19Dans une lecture décisive du Faust de Pessoa, Patrick Quillier propose la notion d’acroamatique (qu’il tire des Nouveaux Essais sur l’entendement de Leibniz) afin de mieux saisir la pensée faustienne, dans son rapport à la citation, à la fragmentation et à la formulation. Précisant l’origine du terme, il note :
Je souhaite redonner au mot acroamatique toute la plénitude de son sens grec : cette tentative d’audiocritique doit bel et bien pouvoir être nommée méthode acroamatique dans la mesure où elle privilégie l’oreille comme instance centrale de l’expérience littéraire, chez l’écrivain comme chez son lecteur. 7
20On lira dans cet essai de Peter Szendy sur la télécoute, en écho en quelque sorte à cette proposition de Patrick Quillier, une autre méthode fondée sur les sens comme les centres possibles d’une expérience et d’une esthétique où, cette fois, l’optique, l’acoustique, la diction et leurs jeux changeants de dispositifs, viennent questionner ce rapport de la pensée à la pensée.

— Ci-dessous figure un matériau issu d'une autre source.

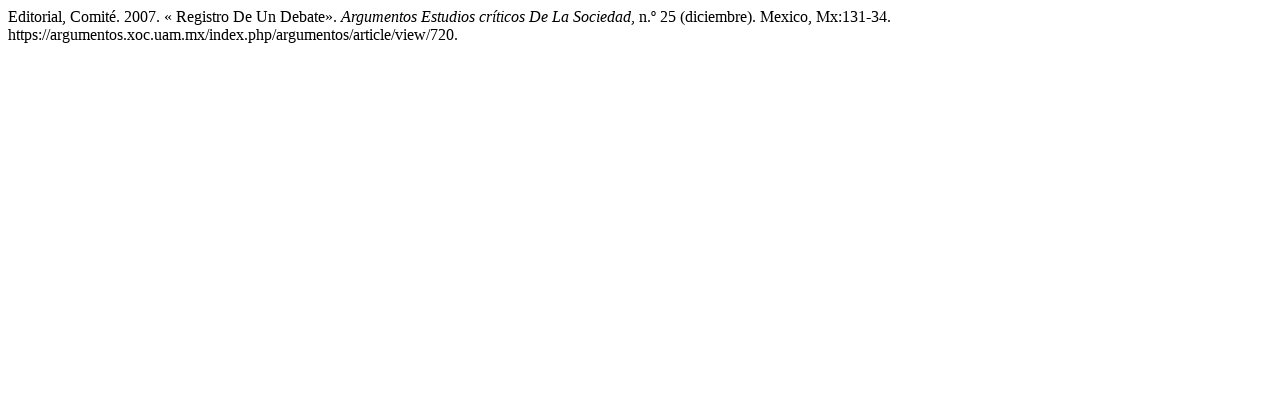

--- FILE ---
content_type: text/html; charset=UTF-8
request_url: https://argumentos.xoc.uam.mx/index.php/argumentos/citationstylelanguage/get/chicago-author-date?submissionId=720&publicationId=720
body_size: 237
content:
<div class="csl-bib-body">
  <div class="csl-entry">Editorial, Comité. 2007. « Registro De Un Debate». <i>Argumentos Estudios críticos De La Sociedad</i>, n.º 25 (diciembre). Mexico, Mx:131-34. https://argumentos.xoc.uam.mx/index.php/argumentos/article/view/720.</div>
</div>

21Essai d’une audiocritique vigilante et rigoureuse, la lecture devient un suspicieux studio d’enregistrement : elle révise, se méfie, réauditionne les paroles captieuses et captivantes des fantômes afin de les serrer au plus près de leur murmure. Tracée de façon suggestive, c’est une nouvelle configuration de sa pensée, à visée panoptique, d’une certaine histoire de la littérature, de la musique, du cinéma et des arts visuels de notre temps (entendu au sens large). Parcours en faveur de la diversité artistique du XVIIIe au XXe, Szendy apporte une pièce décisive, une sorte de théâtre de fantômes, à la critique qui explore la mémoire parlée et chantée, à travers un réinvestissement des mythes hérités de l’Antiquité et une généalogie productive dans les arts.